How Does the MoE + Mamba Hybrid Architecture Save Compute?

Core question: Why can a 31.6 B model feel like 3 B during inference?

  • 128 routed experts, only 6 active per token
  • 2 shared experts always on for common knowledge
  • No positional embeddings, no dropout, no linear bias → less memory traffic
  • Mamba-2 layers give linear context scaling; GQA slashes KV-cache

Scenario: You deploy a code-completion backend serving 500 concurrent developers. With dense 30 B models you’d need 16 A100s; Nemotron-3-Nano fits the same QPS on 6 H200s because each request touches only 3.2 B weights and KV-cache is 4× smaller. Latency drops from 1.8 s to 0.6 s per 1 k token output.

Author reflection: I used to believe sparse routing meant jittery latency.
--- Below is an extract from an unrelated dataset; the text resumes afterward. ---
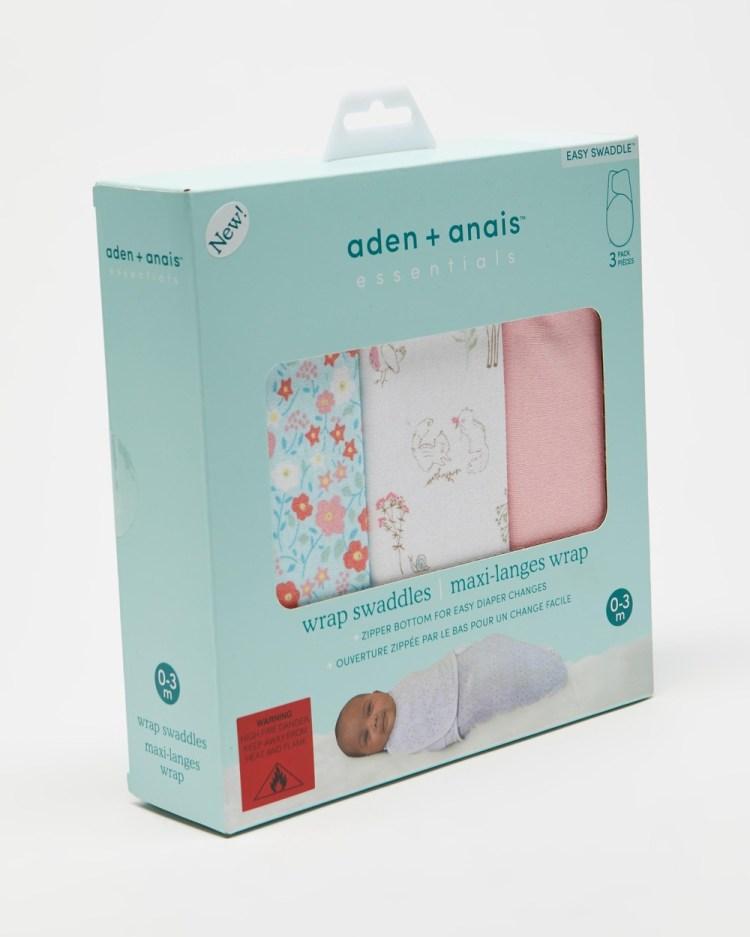 Aden & Anais 3 Pack Wrap Swaddles Sleep Fairy Tale Flowers 3-Pack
Seeing the aux-loss-free load balancer keep batch-to-batch expert utilization within 2 % changed my mind—proper engineering beats theoretical worries.


What Exactly Was Fed to the Model for 25 Trillion Tokens?

Core question: Which data mixture lets a sparse model outperform dense competitors?

Phase 1 (0–23.5 T tokens)

  • Recent Common-Crawl snapshots filtered into five quality buckets
  • 428 B code tokens from rendered HTML + Phi-4 cleaning
  • 2.1 T synthetic rewrites of medium-high pages
  • 9-language back-translation into English for extra high-quality volume
  • STEM Reasoning QA (RQA) 4.3 M examples ≈ 31.7 B tokens

Phase 2 (23.5–25 T)

  • Wikipedia refresh, math textbooks, scientific coding articles
  • Graduate-level competitive code problems cross-bred with physics/chemistry concepts (InfiniByte)
  • Prompt-to-code pairs distilled from GitHub missing repos

Scenario: A financial analyst wants 10-year macro indicators summarized. Phase-2’s synthetic textbooks included time-series explanations, so the model produces Stata-ready code plus economic interpretation without extra plugins.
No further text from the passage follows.